▶ [SELECTED EXTRACT]
[Start of section]

Cicindela floridana
- Conservation status: Critically Imperiled (NatureServe)

Scientific classification
- Kingdom: Animalia
- Phylum: Arthropoda
- Class: Insecta
- Order: Coleoptera
- Suborder: Adephaga
- Family: Cicindelidae
- Genus: Cicindela
- Subgenus: Cicindelidia
- Species: C. floridana
- Binomial name: Cicindela floridana Cartwright, 1939

= Cicindela floridana =

- Genus: Cicindela
- Species: floridana
- Authority: Cartwright, 1939
- Conservation status: G1

Species of beetle

Cicindela (Cicindelidia) floridana, or the Miami tiger beetle, is an endangered species of tiger beetle in the tribe Cicindelini. It is restricted to the Miami area in Southern Florida, and is one of the rarest species of tiger beetle in the United States.

== Appearance ==

=== Adults ===
The Miami tiger beetle is small, growing between 6.5–9 mm in length, depending on sex. The colour of the elytra varies; many individuals appear metallic green, but some may be bluish or copper, and may appear black without closer scrutiny. The elytra have small indentations.

=== Larvae ===
The larvae are grub-like and sedentary, with a metallic head and large mandibles. Their fifth segments are enlarged and have hooks, to keep the larva attached in its burrow.

== History ==
The Miami tiger beetle was first discovered and collected in 1934 by Frank N. Young, who sent some to the entomologist Oscar Cartwright. Cartwright only formally described it five years later, as Cicindela abdominalis var. floridana, but no specimens were collected for nearly six decades. In 2007, observations of the beetle were made in the Miami area.

== Habitat ==
The Miami tiger beetle is restricted to pine rockland habitat around the city of Miami.

[End of section]

▶ [ASSIGNMENT] List each distinct year mentioned in the Miami tiger beetle text. The records that come next are separate material, unrelated to the text on the Miami tiger beetle.

▶ [DATA UNDER STUDY]
[Start of section]

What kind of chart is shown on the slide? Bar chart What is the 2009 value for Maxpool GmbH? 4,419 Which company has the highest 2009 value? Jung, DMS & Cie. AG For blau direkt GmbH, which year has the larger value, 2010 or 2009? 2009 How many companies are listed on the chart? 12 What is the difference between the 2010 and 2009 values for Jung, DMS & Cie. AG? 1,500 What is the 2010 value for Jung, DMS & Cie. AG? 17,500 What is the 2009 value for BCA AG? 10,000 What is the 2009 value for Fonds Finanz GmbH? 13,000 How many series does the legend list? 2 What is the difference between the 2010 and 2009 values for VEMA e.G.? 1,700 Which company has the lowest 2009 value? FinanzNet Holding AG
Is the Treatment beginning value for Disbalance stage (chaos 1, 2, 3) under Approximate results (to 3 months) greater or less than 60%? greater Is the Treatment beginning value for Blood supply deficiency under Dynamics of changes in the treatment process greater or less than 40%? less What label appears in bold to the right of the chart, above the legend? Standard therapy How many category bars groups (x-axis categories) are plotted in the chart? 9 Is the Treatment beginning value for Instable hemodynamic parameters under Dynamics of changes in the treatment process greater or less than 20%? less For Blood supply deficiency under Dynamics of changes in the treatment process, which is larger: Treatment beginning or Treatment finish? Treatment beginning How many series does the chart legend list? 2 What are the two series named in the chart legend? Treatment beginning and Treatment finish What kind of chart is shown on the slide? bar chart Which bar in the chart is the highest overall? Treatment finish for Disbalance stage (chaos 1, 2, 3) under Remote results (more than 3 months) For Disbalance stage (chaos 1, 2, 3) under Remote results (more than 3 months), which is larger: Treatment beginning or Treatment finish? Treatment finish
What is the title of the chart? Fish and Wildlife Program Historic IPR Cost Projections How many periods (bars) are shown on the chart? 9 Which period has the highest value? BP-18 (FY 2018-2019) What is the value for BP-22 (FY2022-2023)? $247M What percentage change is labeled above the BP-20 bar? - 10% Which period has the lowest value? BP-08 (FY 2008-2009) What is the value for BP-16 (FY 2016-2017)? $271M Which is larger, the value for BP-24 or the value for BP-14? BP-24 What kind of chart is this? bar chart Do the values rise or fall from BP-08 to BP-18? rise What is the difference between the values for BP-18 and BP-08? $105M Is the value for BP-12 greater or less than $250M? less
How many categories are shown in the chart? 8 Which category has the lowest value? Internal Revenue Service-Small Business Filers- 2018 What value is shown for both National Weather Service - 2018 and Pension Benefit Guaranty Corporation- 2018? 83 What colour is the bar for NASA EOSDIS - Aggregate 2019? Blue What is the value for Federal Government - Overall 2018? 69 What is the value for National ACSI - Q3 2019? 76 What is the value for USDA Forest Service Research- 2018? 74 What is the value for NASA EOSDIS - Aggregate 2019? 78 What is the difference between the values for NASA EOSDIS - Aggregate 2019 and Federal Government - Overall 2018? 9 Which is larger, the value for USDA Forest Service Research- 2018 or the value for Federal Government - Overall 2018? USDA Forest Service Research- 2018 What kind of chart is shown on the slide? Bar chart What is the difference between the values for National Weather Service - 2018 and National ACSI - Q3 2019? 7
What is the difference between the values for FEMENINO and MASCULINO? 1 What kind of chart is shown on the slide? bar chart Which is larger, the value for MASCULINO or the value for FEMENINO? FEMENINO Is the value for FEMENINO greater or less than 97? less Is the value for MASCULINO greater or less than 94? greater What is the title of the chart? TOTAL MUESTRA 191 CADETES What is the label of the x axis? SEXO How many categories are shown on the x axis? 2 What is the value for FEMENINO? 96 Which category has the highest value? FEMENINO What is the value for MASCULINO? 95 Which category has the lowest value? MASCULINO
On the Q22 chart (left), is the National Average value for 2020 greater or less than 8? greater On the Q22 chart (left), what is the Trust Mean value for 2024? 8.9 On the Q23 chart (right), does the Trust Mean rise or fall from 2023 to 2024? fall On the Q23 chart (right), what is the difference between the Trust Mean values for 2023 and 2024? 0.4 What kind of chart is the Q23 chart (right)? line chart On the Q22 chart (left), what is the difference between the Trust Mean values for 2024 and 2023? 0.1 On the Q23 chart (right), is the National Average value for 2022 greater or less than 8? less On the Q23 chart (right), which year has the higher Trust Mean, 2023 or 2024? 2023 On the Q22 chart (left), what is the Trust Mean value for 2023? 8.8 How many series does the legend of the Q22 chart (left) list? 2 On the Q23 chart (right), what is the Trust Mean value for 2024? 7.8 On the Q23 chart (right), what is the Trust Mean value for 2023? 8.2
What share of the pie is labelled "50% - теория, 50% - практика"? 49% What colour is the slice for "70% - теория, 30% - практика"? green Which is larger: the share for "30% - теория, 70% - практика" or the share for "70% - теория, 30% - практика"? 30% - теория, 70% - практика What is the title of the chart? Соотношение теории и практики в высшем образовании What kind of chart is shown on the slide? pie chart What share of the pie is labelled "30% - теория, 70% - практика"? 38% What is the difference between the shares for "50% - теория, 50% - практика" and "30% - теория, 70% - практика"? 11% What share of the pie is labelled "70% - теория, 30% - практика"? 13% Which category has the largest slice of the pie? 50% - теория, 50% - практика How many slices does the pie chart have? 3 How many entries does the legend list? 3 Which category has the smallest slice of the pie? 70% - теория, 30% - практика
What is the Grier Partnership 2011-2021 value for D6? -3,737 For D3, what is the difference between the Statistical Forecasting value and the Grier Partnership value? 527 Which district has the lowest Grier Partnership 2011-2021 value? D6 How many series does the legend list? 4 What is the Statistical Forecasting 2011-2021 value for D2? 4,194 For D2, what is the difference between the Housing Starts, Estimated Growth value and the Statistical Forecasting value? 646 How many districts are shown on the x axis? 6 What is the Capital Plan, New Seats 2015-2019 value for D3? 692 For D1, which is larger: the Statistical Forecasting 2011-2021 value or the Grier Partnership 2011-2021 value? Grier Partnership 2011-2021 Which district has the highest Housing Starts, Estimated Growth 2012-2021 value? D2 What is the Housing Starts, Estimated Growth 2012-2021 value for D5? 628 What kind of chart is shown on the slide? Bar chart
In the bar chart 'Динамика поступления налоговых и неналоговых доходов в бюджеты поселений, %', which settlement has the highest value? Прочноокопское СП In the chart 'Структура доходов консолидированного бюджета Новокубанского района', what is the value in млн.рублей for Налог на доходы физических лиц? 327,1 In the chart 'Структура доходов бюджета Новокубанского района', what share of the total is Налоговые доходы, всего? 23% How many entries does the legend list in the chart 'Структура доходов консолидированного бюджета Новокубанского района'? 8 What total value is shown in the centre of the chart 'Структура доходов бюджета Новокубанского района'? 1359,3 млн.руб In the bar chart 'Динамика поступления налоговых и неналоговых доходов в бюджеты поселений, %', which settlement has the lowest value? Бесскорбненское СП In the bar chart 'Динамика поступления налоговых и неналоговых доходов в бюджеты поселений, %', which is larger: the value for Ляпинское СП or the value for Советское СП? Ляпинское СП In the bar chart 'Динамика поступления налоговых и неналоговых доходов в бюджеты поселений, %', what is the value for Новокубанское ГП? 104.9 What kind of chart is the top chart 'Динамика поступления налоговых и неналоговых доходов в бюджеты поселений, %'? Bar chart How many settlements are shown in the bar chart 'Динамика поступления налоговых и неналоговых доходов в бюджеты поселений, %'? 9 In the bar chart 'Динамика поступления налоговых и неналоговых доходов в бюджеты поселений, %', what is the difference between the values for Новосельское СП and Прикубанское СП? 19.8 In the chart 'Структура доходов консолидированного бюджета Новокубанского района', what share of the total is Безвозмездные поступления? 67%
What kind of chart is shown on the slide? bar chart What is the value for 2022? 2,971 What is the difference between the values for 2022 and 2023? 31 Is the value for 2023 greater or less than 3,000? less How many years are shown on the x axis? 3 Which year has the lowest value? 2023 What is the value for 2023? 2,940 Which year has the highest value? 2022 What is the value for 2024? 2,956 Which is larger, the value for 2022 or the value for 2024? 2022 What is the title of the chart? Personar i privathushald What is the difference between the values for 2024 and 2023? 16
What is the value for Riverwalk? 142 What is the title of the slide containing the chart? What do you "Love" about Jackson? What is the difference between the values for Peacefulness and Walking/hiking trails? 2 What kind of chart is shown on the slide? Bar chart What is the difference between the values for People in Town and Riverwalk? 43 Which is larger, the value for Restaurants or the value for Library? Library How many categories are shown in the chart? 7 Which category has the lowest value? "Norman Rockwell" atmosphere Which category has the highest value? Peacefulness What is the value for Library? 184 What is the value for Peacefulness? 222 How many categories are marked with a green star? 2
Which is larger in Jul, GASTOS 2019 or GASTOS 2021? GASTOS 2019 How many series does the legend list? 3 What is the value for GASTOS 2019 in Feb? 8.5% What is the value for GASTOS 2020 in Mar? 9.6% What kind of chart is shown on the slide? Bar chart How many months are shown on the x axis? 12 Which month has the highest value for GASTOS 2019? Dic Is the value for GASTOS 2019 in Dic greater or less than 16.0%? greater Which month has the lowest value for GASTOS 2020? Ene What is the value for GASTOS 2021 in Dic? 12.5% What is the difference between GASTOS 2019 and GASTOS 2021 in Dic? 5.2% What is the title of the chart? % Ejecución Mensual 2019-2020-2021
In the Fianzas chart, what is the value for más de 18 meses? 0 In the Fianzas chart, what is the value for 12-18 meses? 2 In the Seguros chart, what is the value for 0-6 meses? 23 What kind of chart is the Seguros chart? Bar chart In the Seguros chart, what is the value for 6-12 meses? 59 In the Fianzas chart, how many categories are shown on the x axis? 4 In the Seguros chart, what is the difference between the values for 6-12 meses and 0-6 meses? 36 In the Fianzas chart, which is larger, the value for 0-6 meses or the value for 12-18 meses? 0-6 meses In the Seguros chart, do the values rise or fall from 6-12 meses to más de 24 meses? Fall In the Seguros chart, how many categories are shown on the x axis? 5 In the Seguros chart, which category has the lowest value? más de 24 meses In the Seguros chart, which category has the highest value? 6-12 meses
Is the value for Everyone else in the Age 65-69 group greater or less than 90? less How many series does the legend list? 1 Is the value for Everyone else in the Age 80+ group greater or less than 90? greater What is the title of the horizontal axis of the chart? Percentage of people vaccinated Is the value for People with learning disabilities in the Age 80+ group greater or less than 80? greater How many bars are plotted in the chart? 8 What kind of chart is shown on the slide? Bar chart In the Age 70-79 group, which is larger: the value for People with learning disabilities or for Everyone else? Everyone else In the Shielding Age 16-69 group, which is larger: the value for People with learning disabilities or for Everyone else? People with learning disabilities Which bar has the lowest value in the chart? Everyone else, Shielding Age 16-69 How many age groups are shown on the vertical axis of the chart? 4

[End of section]

▶ [RESPONSE TO THIS EXERCISE] 1934, 1939, 2007